La otra hermana, Juana la altiva, tenía ánimo viril y elevado corazón -replicó el viento. Se vistió de hombre, y como la miseria había agostado su belleza, no la tomaban por una mujer. Se alistó como grumete a bordo de una nave. Era taciturna y sombría, pero trabajaba bien; nunca la dirigieron un reproche; aceptaba su salario, pero hacía mucho más de lo que debía. Una noche de borrasca -añadió el viento- la empujé y la eché al agua; a mi parecer obré bien y la hice un favor.

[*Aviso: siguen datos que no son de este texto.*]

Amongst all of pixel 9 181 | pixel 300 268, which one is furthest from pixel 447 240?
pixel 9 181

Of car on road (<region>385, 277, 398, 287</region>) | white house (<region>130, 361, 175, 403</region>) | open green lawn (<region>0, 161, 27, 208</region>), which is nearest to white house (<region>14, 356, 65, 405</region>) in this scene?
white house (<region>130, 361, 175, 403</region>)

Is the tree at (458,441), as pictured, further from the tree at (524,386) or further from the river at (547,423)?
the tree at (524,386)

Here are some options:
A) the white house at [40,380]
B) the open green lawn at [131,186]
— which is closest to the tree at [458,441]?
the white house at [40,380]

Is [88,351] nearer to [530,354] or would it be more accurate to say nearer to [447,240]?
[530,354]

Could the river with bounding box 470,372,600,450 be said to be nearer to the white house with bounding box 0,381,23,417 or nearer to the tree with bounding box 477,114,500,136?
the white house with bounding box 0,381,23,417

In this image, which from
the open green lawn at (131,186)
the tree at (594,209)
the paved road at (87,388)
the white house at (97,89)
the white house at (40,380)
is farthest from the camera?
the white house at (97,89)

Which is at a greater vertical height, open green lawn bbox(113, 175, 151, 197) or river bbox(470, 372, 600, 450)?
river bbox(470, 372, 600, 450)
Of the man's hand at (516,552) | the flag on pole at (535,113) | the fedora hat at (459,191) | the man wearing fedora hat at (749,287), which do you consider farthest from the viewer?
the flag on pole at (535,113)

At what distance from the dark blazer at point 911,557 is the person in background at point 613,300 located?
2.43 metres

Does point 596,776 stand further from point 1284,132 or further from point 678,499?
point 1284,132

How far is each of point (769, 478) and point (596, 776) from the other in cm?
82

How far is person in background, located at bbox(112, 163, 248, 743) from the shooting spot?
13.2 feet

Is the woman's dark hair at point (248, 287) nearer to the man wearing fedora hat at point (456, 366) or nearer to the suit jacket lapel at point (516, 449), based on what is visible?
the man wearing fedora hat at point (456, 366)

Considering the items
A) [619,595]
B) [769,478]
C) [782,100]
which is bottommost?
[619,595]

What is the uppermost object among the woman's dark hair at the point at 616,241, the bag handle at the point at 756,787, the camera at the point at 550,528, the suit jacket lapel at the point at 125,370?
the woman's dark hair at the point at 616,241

En una mañana de Pascua, parecida a aquella en que Valdemar Daae creyó haber descubierto el secreto de hacer oro, oí cantar un cántico, bajo el nido de la cigüeña, en la choza derruida. ¡Qué dulce y conmovedor acento! Habríase dicho el sonido armonioso de los cañaverales cuando yo lo acaricio. Era el último canto de Ana Dorotea. Miraba los brezos por la apertura que de ventana servía a la choza. El sol resplandeciente apareció a sus ojos como un globo de oro. Lanzó un postrimer suspiro y su corazón se rompió y para siempre se cerraron sus ojos. Yo solo canté en su entierro, dijo el viento. Sé do está su tumba y la de su padre que nadie conoce.
Hoy, un ferrocarril pasa sobre la tierra en que reposan sus huesos; un largo tren de vagones adelanta a todo vapor con estrépito; ya ha pasado y aún se oye: ¡Hu-u-ud! ¡Paso y vuelo!
Hago otro tanto; he acabado mi cuento.